Debut en la dirección del creador de El ala oeste de la Casa Blanca y guionista de La red social y Moneyball. Aaron Sorkin parte de la historia real de Molly Bloom, conocida como “la princesa del póker” por organizar partidas de cartas clandestinas con apuestas altas e invitados de postín, entre ellos estrellas de Hollywood.

La estructura del guion se asemeja a la de otro título reciente de Jessica Chastain, El caso Sloane. Pues se combinan los trazos biográficos –la carrera truncada de Molly como esquiadora, la relación difícil con su padre, su ascenso con el póker– con la preparación de su defensa después de que el FBI le acuse de conspiración. Desvalida, acudirá al abogado Charlie Jaffey, célebre por su integridad, en quien encuentra una nueva figura paterna.

Se nota que hay un guionista detrás de la película. Sorkin maneja un libreto de hierro, con diálogos chispeantes. Se da una visión positiva de Bloom: lo discutible de su profesión se disculpa por los condicionamientos familiares, y en cambio se destaca la preocupación por sus clientes cuando se exceden en sus apuestas. Y si hay consumo de drogas, se reconoce como lo que es: un error garrafal. Quizá en los tecnicismos del póker el neófito puede perderse, pero no resulta de vital importancia.

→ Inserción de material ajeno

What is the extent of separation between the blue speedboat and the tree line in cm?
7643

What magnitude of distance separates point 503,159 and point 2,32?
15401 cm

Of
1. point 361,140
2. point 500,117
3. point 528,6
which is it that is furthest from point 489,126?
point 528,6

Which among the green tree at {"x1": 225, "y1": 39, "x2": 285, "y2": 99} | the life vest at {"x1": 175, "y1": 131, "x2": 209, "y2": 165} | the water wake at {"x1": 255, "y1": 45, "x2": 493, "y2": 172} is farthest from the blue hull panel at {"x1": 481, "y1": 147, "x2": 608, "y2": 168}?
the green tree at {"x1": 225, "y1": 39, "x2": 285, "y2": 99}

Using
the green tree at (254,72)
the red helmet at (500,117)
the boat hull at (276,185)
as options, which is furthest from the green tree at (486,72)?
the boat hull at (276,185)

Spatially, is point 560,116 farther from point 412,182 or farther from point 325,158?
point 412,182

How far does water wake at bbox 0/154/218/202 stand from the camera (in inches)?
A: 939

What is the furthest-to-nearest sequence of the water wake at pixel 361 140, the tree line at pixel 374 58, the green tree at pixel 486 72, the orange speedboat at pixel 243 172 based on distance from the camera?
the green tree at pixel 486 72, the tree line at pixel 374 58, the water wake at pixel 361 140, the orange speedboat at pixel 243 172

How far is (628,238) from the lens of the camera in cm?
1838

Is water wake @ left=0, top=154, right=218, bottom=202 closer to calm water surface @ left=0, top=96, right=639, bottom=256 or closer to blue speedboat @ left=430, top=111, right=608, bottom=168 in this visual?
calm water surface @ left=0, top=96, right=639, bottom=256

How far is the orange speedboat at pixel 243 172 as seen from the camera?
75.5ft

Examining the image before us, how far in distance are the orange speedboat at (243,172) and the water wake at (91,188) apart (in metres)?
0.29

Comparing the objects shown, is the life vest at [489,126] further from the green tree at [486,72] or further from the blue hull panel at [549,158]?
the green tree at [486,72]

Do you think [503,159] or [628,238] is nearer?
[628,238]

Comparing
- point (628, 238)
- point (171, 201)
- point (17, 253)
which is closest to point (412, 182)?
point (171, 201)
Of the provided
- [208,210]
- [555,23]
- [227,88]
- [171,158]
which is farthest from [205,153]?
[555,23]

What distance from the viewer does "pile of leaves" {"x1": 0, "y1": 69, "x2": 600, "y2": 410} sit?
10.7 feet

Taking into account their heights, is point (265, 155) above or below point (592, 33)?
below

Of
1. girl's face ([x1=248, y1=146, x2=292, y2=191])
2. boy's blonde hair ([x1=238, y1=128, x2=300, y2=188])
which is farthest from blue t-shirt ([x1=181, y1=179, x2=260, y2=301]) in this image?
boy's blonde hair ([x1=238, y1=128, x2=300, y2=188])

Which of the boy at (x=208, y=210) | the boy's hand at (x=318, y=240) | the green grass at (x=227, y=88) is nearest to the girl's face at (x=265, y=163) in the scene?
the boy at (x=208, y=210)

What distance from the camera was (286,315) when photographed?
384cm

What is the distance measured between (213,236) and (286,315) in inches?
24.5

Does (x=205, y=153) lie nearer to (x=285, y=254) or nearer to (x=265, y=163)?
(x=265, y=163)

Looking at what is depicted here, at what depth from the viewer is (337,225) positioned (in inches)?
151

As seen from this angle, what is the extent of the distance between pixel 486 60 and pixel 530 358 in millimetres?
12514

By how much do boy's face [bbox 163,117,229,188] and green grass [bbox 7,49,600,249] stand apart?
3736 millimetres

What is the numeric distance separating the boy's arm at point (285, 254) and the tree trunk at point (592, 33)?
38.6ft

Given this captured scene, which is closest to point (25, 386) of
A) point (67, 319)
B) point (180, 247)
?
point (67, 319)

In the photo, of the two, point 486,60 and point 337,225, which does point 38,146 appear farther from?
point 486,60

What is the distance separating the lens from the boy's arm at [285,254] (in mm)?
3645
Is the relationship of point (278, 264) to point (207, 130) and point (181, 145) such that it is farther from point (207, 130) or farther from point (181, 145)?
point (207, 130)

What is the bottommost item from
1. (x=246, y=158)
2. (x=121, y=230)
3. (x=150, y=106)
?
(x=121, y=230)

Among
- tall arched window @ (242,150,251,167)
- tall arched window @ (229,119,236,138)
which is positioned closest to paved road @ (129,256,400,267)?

La narración es ágil; los saltos entre hilos narrativos, coherentes; el uso de la voz en off, el justo. Hay drama intenso y un puntito de intriga. Y los personajes secundarios están cuidados, aunque a veces sea con pocos trazos. Además, Chastain sabe apropiarse de su personaje, ofreciendo una gran interpretación, como alguien deseosa de tocar poder, conocedora de las reglas del juego donde se ha sumergido, pero a la que falta afecto en su vida. Aunque las carencias familiares, o el trato con el abogado llenan ciertas lagunas, resulta extraña la ausencia de una vida personal digna de ese nombre en Molly adulta, e incluso la aparición del padre en cierto momento resulta algo postiza.